There are probably plenty more little tricks that can speed up performance, but at this point I started worrying about my ability to golf everything. I'm still not content with the golf, so I'll likely come back to this later!

Timings

Here's some testing code, which I invite you to try online:

#include "stdio.h"
#include "time.h"

#define SIZE_ARRAY(x) (sizeof(x) / sizeof(*x))
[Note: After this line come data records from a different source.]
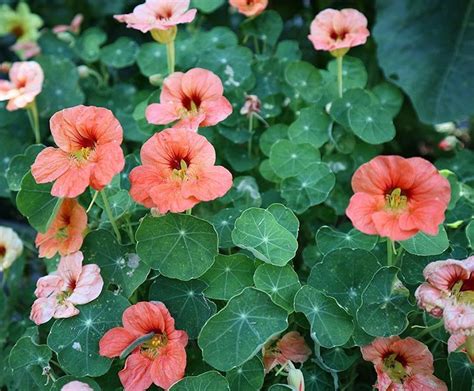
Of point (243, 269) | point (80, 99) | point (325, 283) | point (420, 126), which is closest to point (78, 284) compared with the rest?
point (243, 269)

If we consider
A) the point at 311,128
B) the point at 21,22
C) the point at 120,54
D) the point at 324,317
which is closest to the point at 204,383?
the point at 324,317

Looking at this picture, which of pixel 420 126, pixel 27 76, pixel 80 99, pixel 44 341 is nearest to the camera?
pixel 44 341

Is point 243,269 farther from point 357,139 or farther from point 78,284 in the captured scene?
point 357,139

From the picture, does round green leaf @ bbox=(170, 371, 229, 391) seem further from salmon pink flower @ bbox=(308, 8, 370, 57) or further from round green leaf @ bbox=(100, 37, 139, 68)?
round green leaf @ bbox=(100, 37, 139, 68)

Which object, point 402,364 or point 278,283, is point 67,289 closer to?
point 278,283

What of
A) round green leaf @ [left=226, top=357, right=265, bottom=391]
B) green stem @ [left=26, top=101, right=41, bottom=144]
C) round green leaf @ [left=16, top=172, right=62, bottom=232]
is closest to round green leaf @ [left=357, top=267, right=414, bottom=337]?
round green leaf @ [left=226, top=357, right=265, bottom=391]
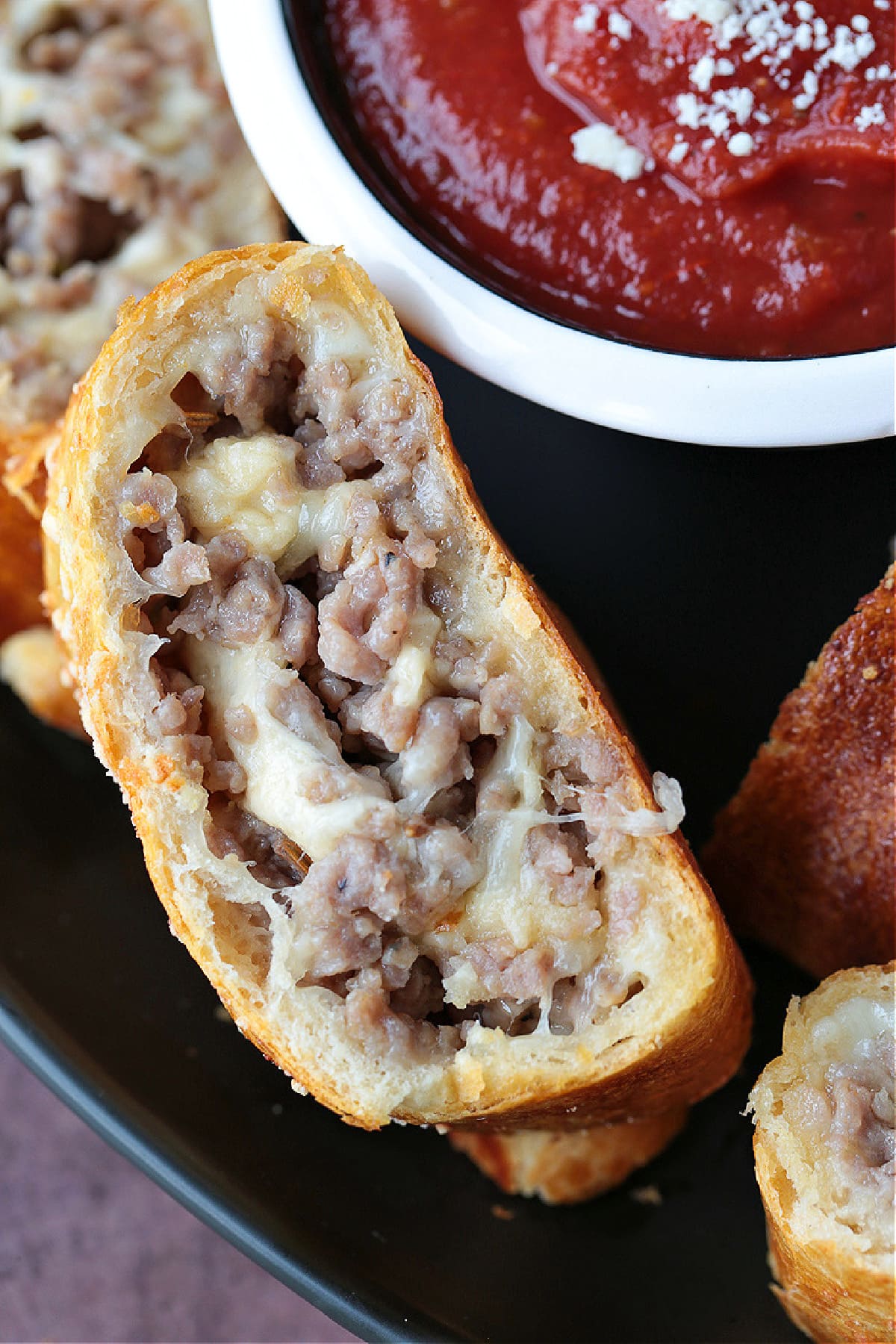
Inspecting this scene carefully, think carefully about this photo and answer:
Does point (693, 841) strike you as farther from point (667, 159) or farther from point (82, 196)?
point (82, 196)

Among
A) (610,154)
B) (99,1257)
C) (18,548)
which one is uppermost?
(610,154)

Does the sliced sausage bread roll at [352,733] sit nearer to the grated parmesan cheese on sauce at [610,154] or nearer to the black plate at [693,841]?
the grated parmesan cheese on sauce at [610,154]

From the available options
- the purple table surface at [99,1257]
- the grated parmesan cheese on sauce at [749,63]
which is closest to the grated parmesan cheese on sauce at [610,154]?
the grated parmesan cheese on sauce at [749,63]

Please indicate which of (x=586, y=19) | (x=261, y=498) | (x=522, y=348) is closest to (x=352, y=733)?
(x=261, y=498)

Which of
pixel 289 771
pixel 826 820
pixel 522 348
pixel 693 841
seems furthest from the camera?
pixel 693 841

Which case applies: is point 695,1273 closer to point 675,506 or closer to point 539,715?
point 539,715

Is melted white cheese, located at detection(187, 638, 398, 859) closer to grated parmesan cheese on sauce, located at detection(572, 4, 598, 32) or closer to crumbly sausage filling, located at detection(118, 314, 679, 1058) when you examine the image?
crumbly sausage filling, located at detection(118, 314, 679, 1058)

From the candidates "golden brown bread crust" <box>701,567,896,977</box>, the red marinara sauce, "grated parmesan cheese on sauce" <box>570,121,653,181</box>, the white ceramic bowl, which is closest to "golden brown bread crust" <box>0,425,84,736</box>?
the white ceramic bowl
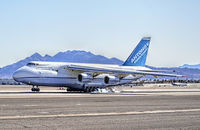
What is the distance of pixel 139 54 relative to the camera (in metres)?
60.2

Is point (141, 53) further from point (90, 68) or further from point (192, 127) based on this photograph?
point (192, 127)

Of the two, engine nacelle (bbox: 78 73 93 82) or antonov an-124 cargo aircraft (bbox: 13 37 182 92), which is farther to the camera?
engine nacelle (bbox: 78 73 93 82)

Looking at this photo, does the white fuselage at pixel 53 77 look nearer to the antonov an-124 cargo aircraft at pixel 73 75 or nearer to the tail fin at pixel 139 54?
the antonov an-124 cargo aircraft at pixel 73 75

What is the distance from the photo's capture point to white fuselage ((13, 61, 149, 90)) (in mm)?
48125

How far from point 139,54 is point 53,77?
16.3m

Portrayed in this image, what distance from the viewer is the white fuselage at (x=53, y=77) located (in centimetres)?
4812

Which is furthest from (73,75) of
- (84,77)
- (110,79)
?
(110,79)

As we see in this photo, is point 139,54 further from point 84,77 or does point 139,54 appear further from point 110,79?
point 84,77

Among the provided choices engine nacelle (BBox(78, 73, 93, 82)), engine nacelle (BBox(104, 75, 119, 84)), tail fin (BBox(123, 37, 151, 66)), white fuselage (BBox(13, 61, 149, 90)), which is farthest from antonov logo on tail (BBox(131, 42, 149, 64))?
engine nacelle (BBox(78, 73, 93, 82))

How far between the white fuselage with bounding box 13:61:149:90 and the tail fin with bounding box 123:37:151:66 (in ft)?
22.8

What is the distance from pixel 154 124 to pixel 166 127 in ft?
2.54

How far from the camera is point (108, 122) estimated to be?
46.8ft

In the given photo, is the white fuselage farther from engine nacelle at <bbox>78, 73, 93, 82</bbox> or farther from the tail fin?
the tail fin

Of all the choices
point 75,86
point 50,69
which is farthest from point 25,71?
point 75,86
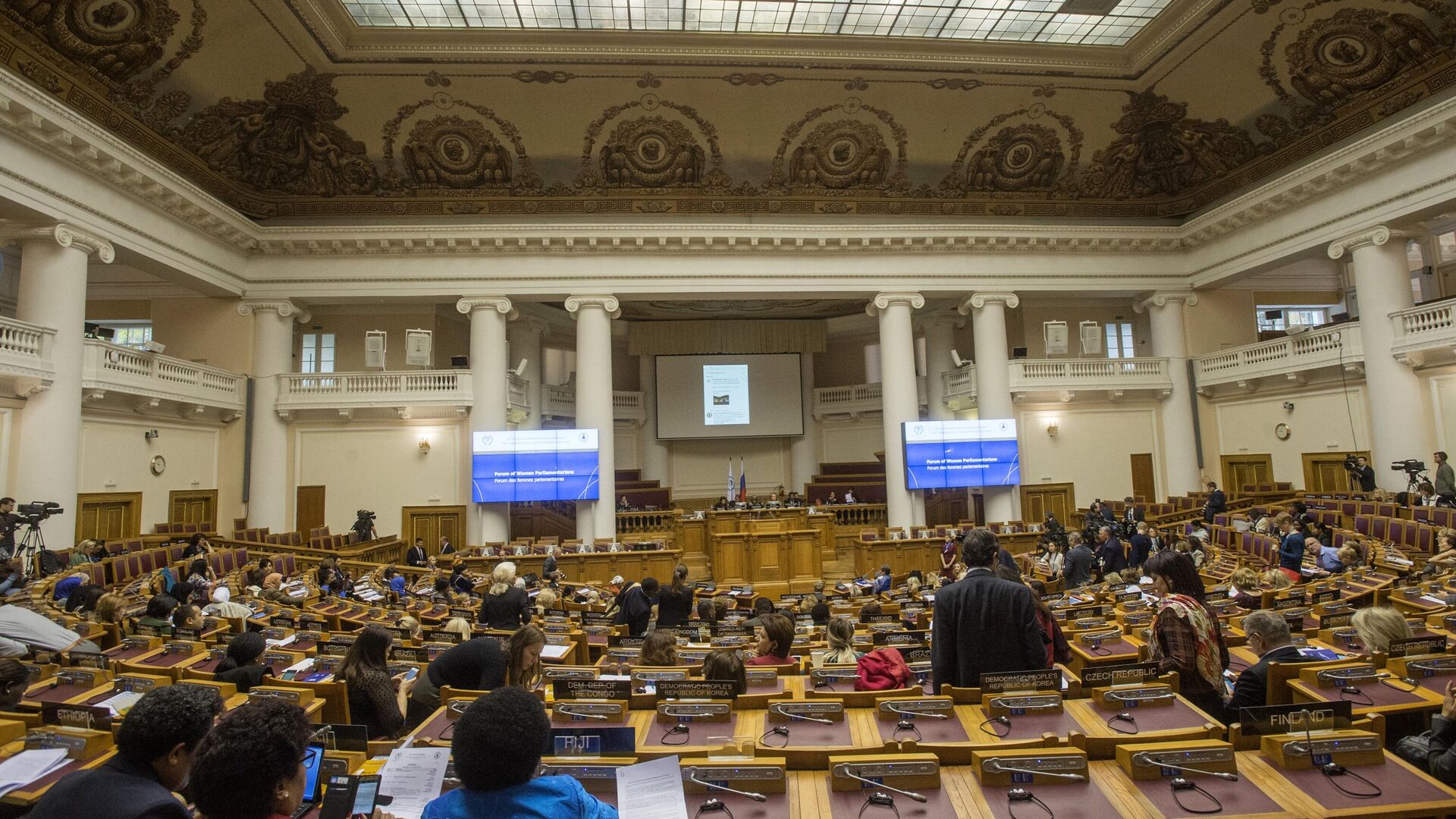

int main(int argc, char** argv) {
    /* Our test case */
    char* test7[] = {
        "nqrualgoedlf",
        "jgqorzglfnpa",
        "fgttvnogldfx",
        "pgostsulyfug",
        "sgnhoyjlnfvr",
        "wdttgkolfkbt"
    };

    printf("Test 7:\n\t");
    clock_t start = clock();

    /* The call to L */
    int size = L(test7, SIZE_ARRAY(test7));


    double dt = ((double)(clock() - start)) / CLOCKS_PER_SEC;
    printf("\tSize: %d\n", size);
    printf("\tElapsed time: %lf s\n", dt);

    return 0;
}

I ran the OP's test cases on a laptop equipped with a 1.7 GHz Intel Core i7 chip, with an optimization setting of -Ofast. The simulation reported a peak of 712KB required. Here's an example run of each test case, with timings:

Test 1:
    a
    Size: 1
    Elapsed time: 0.000020 s
Test 2:
    x
    Size: 1
    Elapsed time: 0.000017 s
Test 3:
    hecbpyhogntqppcqgkxchpsieuhbmcbhuqdjbrqmclchqyfhtdvdoysuhrrl
    Size: 60
    Elapsed time: 0.054547 s
Test 4:
    ihicvaoodsnktkrar
    Size: 17
    Elapsed time: 0.007459 s
Test 5:
    krkk
    Size: 4
    Elapsed time: 0.000051 s
Test 6:
    code
    Size: 4
    Elapsed time: 0.000045 s
Test 7:
    golf
    Size: 4
    Elapsed time: 0.000040 s
Test 8:

    Size: 0
    Elapsed time: 0.000029 s


Total time: 0.062293 s

In golfing, I hit performance rather significantly, and since people seemed to like the brute speed (0.013624 s to complete all test cases combined) of my previous 618-byte solution, I'll leave it here for reference:

d,M,N,A[9999][2];char*(R[9999][20]),b[1000];L(char**s,n){char*j[20],c,a=0;int x[n],y,z,i,t,m=0,w=1;for(y=0;y<n;y++)x[y]=999;for(y=0;y<N;y++){for(i=0;i<n;i++)if(s[i]!=R[y][i])break;if(i==n){a=A[y][0];m=A[y][1];w=0;if(m+d<M||!a)goto J;else{c=a;goto K;}}}for(c=97;w&&c<'{';c++){K:t=1,y=1,z=1;for(i=0;i<n;j[i++]++){for(j[i]=s[i];*j[i]-c;j[i]++)if(!*j[i]){t=0;goto I;}if(j[i]-s[i]>x[i])z=0;if(j[i]-s[i]<x[i])y=0;}if(y){t=0;}I:if(t){if(z){for(i=0;i<n;i++){x[i]=j[i]-s[i];}}d++,t+=L(j,n),d--,m=t>m?(a=c),t:m;}}if(w){for(y=0;y<n;y++)R[N][y]=s[y];A[N][0]=a;A[N++][1]=m;}J:if(d+m>=M)M=d+m,b[d]=a;if(!d)N=0,M=0,puts(b);return m;}

The algorithm itself is unchanged, but the new code relies on divisions and some trickier bitwise operations that end up slowing the whole thing down.